Pernyataan tersebut disampaikan Wagub Surya saat meresmikan Satuan Pelayanan Pemenuhan Gizi (SPPG) di Kampus IV Universitas Muhammadiyah Sumatera Utara (UMSU), Deli Serdang, Senin (16/2).
Wagub Surya menekankan bahwa asupan gizi yang cukup merupakan fondasi utama bagi anak-anak agar dapat berpikir lebih kuat dan belajar lebih baik. Menurutnya, program MBG adalah langkah konkret dalam mewujudkan visi "Sumut Berkah" yang unggul dan berkelanjutan.
"Kualitas daerah 20 tahun mendatang ditentukan oleh bagaimana anak-anak kita tumbuh hari ini. Generasi yang kuat akan membangun bangsa yang kuat," ujar Surya di hadapan para undangan.
Dalam kesempatan tersebut, Wagub mengajak seluruh pemangku kepentingan untuk bersinergi melalui empat langkah strategis:
Kemandirian Pangan: Mengutamakan bahan pangan lokal agar dampak ekonomi langsung dirasakan oleh masyarakat daerah.
Standar Kualitas: Memastikan makanan yang diberikan tidak hanya sekadar mengenyangkan, tetapi memenuhi standar kesehatan.
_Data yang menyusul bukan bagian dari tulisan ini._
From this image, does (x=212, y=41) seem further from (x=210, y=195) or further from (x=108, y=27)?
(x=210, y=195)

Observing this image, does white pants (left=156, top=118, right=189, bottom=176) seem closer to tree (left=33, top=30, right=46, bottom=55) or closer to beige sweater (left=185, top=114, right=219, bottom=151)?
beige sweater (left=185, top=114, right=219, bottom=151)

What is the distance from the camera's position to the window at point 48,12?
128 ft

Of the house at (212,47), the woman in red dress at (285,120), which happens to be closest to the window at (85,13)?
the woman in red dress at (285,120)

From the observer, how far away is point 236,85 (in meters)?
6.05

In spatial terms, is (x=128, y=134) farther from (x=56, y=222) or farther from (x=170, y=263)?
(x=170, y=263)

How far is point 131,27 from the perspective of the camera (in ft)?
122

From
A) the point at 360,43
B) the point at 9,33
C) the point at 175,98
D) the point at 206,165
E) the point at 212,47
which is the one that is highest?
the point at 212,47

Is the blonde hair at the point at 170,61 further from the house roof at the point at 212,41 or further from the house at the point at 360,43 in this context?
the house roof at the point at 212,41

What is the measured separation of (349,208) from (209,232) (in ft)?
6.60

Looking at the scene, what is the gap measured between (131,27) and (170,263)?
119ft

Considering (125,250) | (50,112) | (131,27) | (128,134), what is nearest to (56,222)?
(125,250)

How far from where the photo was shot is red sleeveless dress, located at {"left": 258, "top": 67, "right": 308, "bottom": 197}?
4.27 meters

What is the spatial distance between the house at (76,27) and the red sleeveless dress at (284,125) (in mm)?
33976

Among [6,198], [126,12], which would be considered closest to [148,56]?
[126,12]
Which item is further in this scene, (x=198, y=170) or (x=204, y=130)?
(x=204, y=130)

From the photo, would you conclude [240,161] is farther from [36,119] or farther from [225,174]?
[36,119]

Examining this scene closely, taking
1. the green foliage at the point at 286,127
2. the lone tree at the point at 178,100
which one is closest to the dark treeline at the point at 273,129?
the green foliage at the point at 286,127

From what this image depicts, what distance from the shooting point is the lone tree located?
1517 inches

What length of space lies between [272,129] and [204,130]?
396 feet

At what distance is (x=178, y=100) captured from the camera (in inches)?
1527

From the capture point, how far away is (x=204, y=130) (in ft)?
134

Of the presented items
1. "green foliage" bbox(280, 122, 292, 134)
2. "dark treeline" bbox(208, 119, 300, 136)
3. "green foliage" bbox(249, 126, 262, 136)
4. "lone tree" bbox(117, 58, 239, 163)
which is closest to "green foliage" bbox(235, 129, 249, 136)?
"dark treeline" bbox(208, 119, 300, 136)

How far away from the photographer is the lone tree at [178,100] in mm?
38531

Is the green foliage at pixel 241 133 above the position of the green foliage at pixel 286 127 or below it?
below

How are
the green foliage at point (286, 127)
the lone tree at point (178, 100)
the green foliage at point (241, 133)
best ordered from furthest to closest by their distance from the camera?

Transparansi Pengawasan: Melakukan kontrol bersama secara terbuka dan berkelanjutan.
Akselerasi Infrastruktur: Mempercepat ketersediaan Satuan Pelayanan Pemenuhan Gizi (SPPG) di seluruh pelosok Sumatera Utara.
Senada dengan Wagub, Menteri Pendidikan Dasar dan Menengah, Abdul Mu'ti, yang turut hadir dalam acara tersebut, menyebut MBG sebagai investasi masa depan menuju Indonesia Emas 2045. Ia menjelaskan bahwa perkembangan manusia sangat bergantung pada tiga fase krusial: masa dalam kandungan, masa keemasan (golden age) hingga usia lima tahun, serta masa pertumbuhan sekolah.
"Ketika MBG menyasar ibu hamil dan menyusui, kita sedang menjaga masa golden age. Ini adalah investasi luar biasa bagi kecerdasan bangsa," tutur Abdul Mu’ti.
Peresmian SPPG UMSU ini diharapkan menjadi pemantik kolaborasi yang lebih luas antara pemerintah, akademisi, dan dunia usaha untuk memastikan tidak ada lagi anak di Sumatera Utara yang kekurangan gizi.